Start of SELECTION

Re: Restore v. Running COPY/INDEX seperatly

Lists: pgsql-general
From: Benjamin Arai <me(at)benjaminarai(dot)com>
To: PostgreSQL <pgsql-general(at)postgresql(dot)org>
Subject: Restore v. Running COPY/INDEX seperatly
Date: 2007-08-26 22:04:49
Message-ID: 4825E439-3559-465A-8719-666E75872B91@benjaminarai.com
Views: Raw Message | Whole Thread | Download mbox | Resend email
Lists: pgsql-general

Hi,

So, I built my tables which contains a TSearch2 field by

1. Create table without indexes
2. COPY data into table
3. ALTER TABLE tblMessages ADD COLUMN idxFTI tsvector;
4. UPDATE tblMessages SET idxFTI=to_tsvector('default', strMessage);
5. Index all the fields including the TSearch2 field

The process takes several days.

In contrast, if I backup the table and restore it to a new table it
takes a fraction of the time as running the above operation
manually. I am building my indexes at the end but I think the step 4
may be causing uneeded overhead. Can I somehow just copy data into
the idxFTI field during the copy process? Is there anything else I
can do to get my loading process to perform similar to backup/restore?

Does pg_dump also dump the indexes? That would explain why it is so
much faster...

Benjamin


From: Oleg Bartunov <oleg(at)sai(dot)msu(dot)su>
To: Benjamin Arai <me(at)benjaminarai(dot)com>
Cc: PostgreSQL <pgsql-general(at)postgresql(dot)org>
Subject: Re: Restore v. Running COPY/INDEX seperatly
Date: 2007-08-26 22:16:11
Message-ID: Pine.LNX.4.64.0708270216001.2767@sn.sai.msu.ru
Views: Raw Message | Whole Thread | Download mbox | Resend email
Lists: pgsql-general

On Sun, 26 Aug 2007, Benjamin Arai wrote:

> Hi,
>
> So, I built my tables which contains a TSearch2 field by
>
> 1. Create table without indexes
> 2. COPY data into table
> 3. ALTER TABLE tblMessages ADD COLUMN idxFTI tsvector;
> 4. UPDATE tblMessages SET idxFTI=to_tsvector('default', strMessage);

vacuum here

> 5. Index all the fields including the TSearch2 field
>
> The process takes several days.

End of SELECTION
Start of SUPPLIED MATERIAL

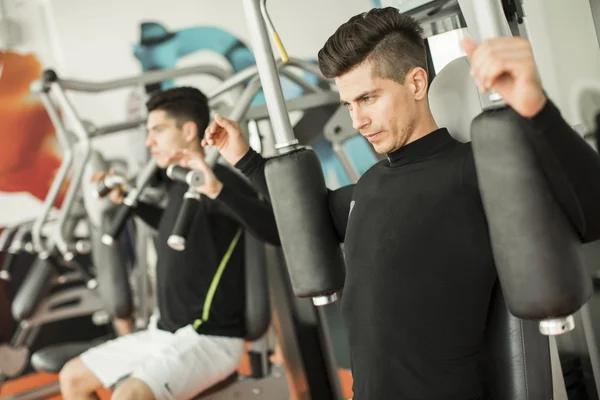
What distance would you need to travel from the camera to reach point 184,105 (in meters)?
2.12

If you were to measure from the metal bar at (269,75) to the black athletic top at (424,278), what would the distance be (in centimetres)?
20

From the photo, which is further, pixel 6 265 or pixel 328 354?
pixel 6 265

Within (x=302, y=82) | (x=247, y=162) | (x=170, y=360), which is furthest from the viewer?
(x=302, y=82)

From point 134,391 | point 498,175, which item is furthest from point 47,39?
point 498,175

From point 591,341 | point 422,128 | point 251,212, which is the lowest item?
point 591,341

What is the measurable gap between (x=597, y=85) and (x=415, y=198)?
2.35 ft

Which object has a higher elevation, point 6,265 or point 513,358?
point 6,265

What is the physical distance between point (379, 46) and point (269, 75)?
20 cm

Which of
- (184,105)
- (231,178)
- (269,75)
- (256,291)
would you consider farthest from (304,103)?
(269,75)

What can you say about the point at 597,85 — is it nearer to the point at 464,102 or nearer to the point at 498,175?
the point at 464,102

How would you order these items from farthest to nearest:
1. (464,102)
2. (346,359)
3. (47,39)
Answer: (47,39), (346,359), (464,102)

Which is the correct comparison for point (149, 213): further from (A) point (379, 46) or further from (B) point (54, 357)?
(A) point (379, 46)

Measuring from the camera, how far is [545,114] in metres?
0.70

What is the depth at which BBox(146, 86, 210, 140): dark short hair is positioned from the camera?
212cm
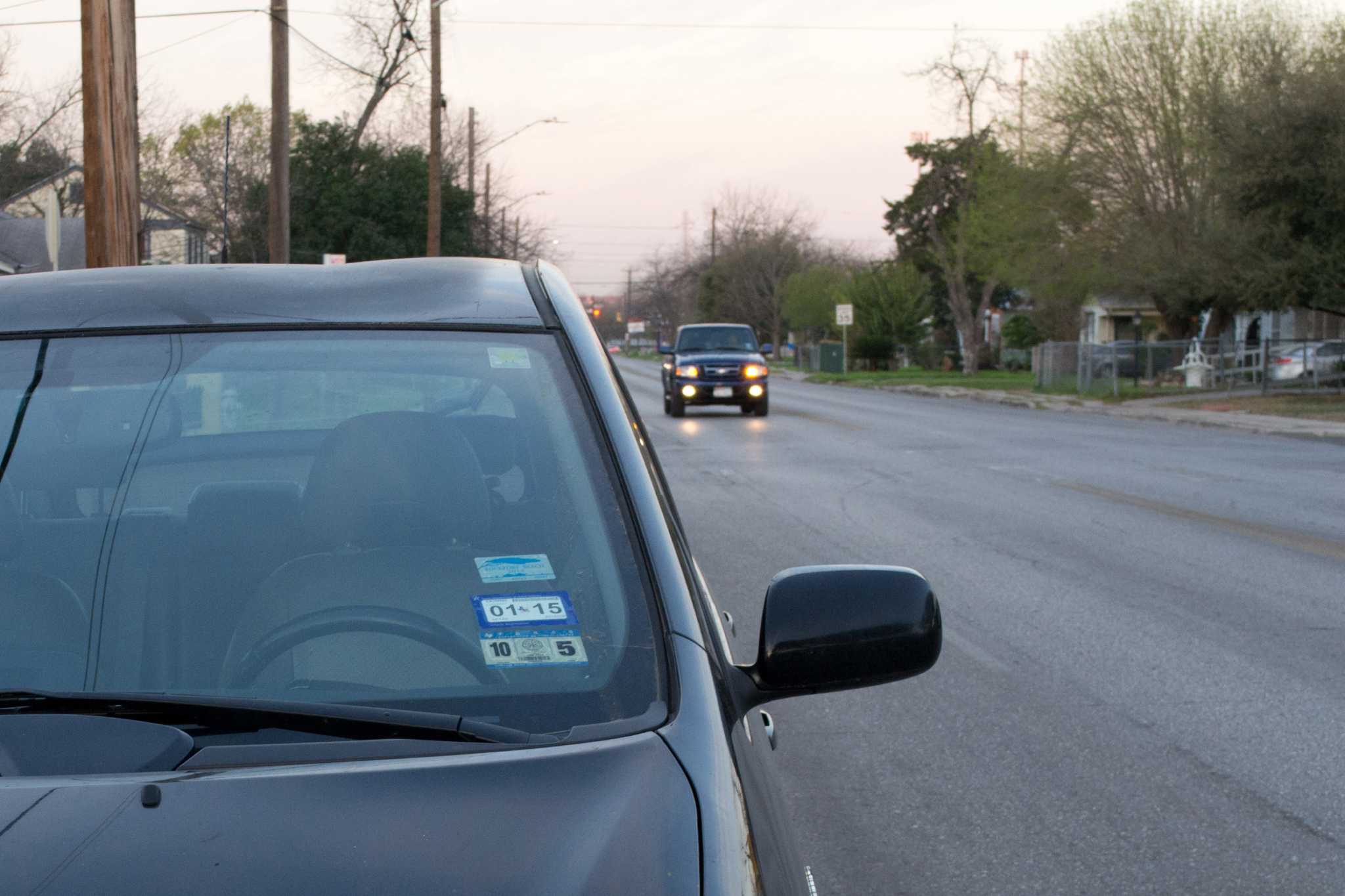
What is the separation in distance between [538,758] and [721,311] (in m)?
88.4

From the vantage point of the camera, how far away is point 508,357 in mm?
2570

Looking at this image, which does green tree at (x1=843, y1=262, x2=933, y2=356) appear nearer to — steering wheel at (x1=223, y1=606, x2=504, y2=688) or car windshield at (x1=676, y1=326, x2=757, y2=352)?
car windshield at (x1=676, y1=326, x2=757, y2=352)

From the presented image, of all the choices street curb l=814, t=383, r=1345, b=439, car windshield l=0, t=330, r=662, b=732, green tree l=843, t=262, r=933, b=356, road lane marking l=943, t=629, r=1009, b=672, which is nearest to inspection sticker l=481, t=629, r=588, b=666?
car windshield l=0, t=330, r=662, b=732

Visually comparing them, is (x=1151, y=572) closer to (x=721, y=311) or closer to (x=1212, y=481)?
(x=1212, y=481)

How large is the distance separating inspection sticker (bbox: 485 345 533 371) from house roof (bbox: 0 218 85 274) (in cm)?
2734

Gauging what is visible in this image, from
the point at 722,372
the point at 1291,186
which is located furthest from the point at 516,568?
the point at 1291,186

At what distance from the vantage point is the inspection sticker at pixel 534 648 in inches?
84.7

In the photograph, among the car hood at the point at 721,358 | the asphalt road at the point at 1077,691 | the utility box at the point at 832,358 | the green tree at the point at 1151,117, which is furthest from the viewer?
the utility box at the point at 832,358

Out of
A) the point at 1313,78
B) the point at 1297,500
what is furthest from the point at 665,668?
the point at 1313,78

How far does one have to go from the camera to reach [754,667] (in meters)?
2.30

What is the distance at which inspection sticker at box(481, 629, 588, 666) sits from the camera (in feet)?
7.06

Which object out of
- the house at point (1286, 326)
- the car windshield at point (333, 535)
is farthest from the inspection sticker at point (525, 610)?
the house at point (1286, 326)

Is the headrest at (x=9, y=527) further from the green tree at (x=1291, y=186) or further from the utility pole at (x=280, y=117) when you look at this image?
the green tree at (x=1291, y=186)

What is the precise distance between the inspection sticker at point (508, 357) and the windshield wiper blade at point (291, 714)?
2.45 feet
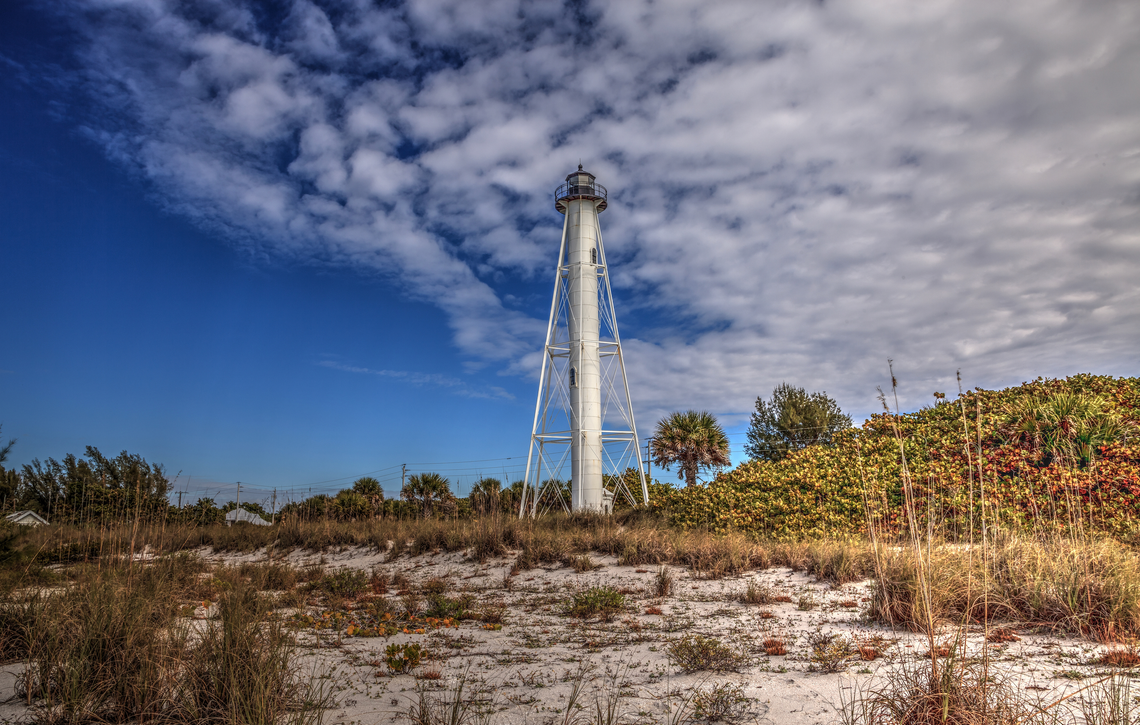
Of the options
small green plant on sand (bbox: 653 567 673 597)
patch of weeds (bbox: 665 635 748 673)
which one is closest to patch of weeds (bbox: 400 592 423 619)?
small green plant on sand (bbox: 653 567 673 597)

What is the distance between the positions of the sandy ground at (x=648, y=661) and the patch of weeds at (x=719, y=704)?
0.09 feet

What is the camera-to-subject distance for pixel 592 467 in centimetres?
2308

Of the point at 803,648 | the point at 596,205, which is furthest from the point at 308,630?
the point at 596,205

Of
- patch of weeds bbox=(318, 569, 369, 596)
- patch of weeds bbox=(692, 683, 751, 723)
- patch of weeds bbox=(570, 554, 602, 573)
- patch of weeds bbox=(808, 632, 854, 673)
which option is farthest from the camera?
patch of weeds bbox=(570, 554, 602, 573)

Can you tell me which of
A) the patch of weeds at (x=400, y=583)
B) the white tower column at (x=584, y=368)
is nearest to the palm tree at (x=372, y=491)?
the white tower column at (x=584, y=368)

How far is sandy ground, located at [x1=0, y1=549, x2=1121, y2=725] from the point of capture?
4.38 meters

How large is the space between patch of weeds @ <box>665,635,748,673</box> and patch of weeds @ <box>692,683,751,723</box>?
2.02 ft

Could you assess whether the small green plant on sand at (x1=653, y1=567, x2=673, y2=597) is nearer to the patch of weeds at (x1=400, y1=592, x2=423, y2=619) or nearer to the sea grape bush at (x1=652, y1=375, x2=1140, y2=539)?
the patch of weeds at (x1=400, y1=592, x2=423, y2=619)

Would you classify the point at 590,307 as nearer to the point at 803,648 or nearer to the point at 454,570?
the point at 454,570

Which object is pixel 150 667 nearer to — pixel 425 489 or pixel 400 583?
pixel 400 583

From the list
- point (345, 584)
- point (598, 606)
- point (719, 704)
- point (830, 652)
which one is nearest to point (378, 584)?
point (345, 584)

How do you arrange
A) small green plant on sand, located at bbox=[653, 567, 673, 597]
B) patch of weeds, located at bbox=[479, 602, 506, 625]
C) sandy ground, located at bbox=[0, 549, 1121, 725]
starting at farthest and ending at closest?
1. small green plant on sand, located at bbox=[653, 567, 673, 597]
2. patch of weeds, located at bbox=[479, 602, 506, 625]
3. sandy ground, located at bbox=[0, 549, 1121, 725]

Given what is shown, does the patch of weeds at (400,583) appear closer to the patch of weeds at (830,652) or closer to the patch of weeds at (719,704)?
the patch of weeds at (830,652)

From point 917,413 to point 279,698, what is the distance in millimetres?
19119
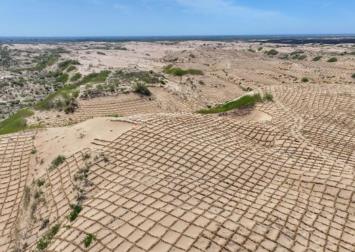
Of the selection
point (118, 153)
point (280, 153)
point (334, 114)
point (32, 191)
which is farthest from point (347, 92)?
point (32, 191)

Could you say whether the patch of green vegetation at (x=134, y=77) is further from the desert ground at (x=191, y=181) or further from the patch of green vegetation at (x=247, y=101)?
the desert ground at (x=191, y=181)

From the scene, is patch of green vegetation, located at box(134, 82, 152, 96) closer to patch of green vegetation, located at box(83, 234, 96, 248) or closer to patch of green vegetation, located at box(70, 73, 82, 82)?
patch of green vegetation, located at box(70, 73, 82, 82)

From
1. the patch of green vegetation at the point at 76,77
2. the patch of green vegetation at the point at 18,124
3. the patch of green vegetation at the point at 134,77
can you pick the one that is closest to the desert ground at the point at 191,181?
the patch of green vegetation at the point at 18,124

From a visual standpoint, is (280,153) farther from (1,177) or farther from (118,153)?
(1,177)

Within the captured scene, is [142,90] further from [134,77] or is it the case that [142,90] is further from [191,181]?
[191,181]

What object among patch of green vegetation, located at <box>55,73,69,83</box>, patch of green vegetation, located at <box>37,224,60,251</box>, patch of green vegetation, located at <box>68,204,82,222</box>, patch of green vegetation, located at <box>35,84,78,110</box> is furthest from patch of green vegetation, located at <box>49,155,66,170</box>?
patch of green vegetation, located at <box>55,73,69,83</box>

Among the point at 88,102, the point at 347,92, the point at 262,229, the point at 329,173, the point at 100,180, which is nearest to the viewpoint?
the point at 262,229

End of SUPPLIED MATERIAL

TASK A:
In the thread, which column does step 3 add to tblMessages, and what type is it?
TASK B:
Repeat the part of the thread starting with "In contrast, if" and going on through "much faster...".

REPLY A:
idxFTI, of type tsvector.

REPLY B:
In contrast, if I backup the table and restore it to a new table it
takes a fraction of the time as running the above operation
manually. I am building my indexes at the end but I think the step 4
may be causing uneeded overhead. Can I somehow just copy data into
the idxFTI field during the copy process? Is there anything else I
can do to get my loading process to perform similar to backup/restore?

Does pg_dump also dump the indexes? That would explain why it is so
much faster...